You have the option of sending your files to UBI in an encrypted format. This is referred to as ‘client-side encryption’. You select the files you want encrypted using either the GUI client or the configuration file, and you must keep the encryption password on your own machine. Below are the instructions on how to do this.
It is important to note that Spectrum Protect software is not able to encrypt filenames or paths, so users must ensure that their filenames and paths do not contain sensitive information.
Users MUST note that, per AD95, “Data encryption is not a substitute for, and should be used in conjunction with, other information protection controls….” Even with client-side encryption enabled, our recommendation is that UBI be used for Level 1 and Level 2 data only. UBI was NOT designed to comply with all of the internal policies and external regulations required for storage of Level 3 and Level 4 data. Users must evaluate the policies and regulations for their specific data type and determine whether or not encryption by itself is sufficient to reach compliance.
Graphical User Interface (GUI)
When using the GUI, Spectrum Protect will create the encryption rules for you. However, you will need to specify every file individually. If you wish to encrypt a large number of files, you will want to follow the instructions for Editing configuration files instead.
Run the Spectrum Protect Client and go to Edit > Preferences > Include-Exclude. Then select Category ‘Backup’, Type Include.Encryption, and browse to the file that you want to encrypt and click Add.
Editing configuration files
Files can also be encrypted by adding lines to the configuration file.
At the end of the file, add lines specifying the files that you want to encrypt, beginning with include.encrypt. For example, to select the file c:\data\file.txt for encryption, add:
include.encrypt c:\data\file.txt
You need both a line that includes the file and a line that specifies encryption. The include and exclude lines are independent of the encryption rules. Without a line that includes a file, an include.encrypt line by itself does not include files for backup.

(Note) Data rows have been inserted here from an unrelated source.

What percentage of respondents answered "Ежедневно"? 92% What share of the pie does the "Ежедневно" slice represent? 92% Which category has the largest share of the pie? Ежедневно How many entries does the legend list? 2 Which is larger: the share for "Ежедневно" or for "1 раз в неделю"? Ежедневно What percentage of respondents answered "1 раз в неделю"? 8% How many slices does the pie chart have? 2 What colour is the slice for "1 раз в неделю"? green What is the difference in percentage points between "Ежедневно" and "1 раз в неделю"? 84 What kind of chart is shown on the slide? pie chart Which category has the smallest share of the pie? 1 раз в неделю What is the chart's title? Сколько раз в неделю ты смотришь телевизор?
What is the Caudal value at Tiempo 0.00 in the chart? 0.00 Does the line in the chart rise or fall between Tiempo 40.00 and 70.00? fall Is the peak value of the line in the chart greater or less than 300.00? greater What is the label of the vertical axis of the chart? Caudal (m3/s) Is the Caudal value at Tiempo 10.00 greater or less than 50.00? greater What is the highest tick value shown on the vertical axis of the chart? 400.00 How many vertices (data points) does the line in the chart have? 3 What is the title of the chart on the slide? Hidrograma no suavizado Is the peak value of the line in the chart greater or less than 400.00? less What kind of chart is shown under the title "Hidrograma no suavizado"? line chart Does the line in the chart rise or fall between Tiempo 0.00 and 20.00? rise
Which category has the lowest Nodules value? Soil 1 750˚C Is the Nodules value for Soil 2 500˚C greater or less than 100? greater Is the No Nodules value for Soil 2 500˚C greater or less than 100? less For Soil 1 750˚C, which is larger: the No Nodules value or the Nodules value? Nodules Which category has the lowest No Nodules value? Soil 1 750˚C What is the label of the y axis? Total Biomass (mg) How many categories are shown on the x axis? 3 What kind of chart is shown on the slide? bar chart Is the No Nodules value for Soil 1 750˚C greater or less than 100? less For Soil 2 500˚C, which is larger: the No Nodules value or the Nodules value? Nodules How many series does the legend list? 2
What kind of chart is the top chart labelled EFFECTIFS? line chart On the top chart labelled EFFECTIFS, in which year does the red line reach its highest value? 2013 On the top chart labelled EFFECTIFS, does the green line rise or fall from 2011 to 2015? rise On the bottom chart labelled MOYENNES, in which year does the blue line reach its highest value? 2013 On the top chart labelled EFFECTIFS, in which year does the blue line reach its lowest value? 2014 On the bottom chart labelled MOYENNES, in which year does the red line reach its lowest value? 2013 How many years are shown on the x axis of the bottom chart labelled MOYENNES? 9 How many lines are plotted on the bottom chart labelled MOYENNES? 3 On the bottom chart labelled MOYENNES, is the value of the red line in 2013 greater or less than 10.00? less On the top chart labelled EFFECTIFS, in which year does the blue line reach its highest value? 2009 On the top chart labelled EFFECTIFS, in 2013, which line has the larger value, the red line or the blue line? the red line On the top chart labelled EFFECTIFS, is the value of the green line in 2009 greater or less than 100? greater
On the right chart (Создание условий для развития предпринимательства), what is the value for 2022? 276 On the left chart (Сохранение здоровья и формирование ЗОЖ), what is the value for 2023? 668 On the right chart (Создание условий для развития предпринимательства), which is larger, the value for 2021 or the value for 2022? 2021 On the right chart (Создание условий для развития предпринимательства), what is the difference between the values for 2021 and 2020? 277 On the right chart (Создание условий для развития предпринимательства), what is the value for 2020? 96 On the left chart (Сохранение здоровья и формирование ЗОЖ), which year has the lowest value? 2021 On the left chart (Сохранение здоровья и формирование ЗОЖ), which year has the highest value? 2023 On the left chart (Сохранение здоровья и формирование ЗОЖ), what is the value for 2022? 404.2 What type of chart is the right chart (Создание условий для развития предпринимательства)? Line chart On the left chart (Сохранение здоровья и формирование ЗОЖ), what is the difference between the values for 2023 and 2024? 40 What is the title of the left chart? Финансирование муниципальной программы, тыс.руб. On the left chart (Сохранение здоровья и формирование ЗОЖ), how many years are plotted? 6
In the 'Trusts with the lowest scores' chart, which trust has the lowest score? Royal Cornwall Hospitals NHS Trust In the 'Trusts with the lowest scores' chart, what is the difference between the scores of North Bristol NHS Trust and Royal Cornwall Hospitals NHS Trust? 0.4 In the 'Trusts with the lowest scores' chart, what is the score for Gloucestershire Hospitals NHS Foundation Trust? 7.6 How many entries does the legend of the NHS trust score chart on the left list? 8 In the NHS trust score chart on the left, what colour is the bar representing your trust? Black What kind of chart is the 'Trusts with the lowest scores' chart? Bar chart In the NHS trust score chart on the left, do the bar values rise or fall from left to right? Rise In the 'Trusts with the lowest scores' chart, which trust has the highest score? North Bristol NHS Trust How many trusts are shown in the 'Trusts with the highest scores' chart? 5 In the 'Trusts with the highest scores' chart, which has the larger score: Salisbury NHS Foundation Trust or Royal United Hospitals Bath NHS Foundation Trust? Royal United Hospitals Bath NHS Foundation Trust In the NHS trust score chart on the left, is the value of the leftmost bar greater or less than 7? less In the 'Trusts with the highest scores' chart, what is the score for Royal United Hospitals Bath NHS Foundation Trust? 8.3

You must either select in the gui or specify in the configuration file encryptkey save. When you set Encryptkey to save, you are only prompted the first time you perform a backup for the Encryption password. The password is stored encrypted in the password file on your machine. Thereafter, you will not be prompted for this password, but Spectrum Protect will continue to use this key to encrypt data that qualifies for the encryption process. If this encryption password file is lost or overwritten, then the user will be prompted for the Encryption Key when next attempting a backup or restore of the qualifying data. If you cannot recall the key, the data cannot be decrypted.
You MUST AVOID setting Encryptkey to “generate” if you are attempting to store sensitive data. Encryptkey generate stores the encryption password on the UBI servers. This automatically grants the UBI administrators access to decrypt the node’s data. A malicious actor with access to the UBI servers would be able to extract any encryption passwords stored on the server and access the encrypted data.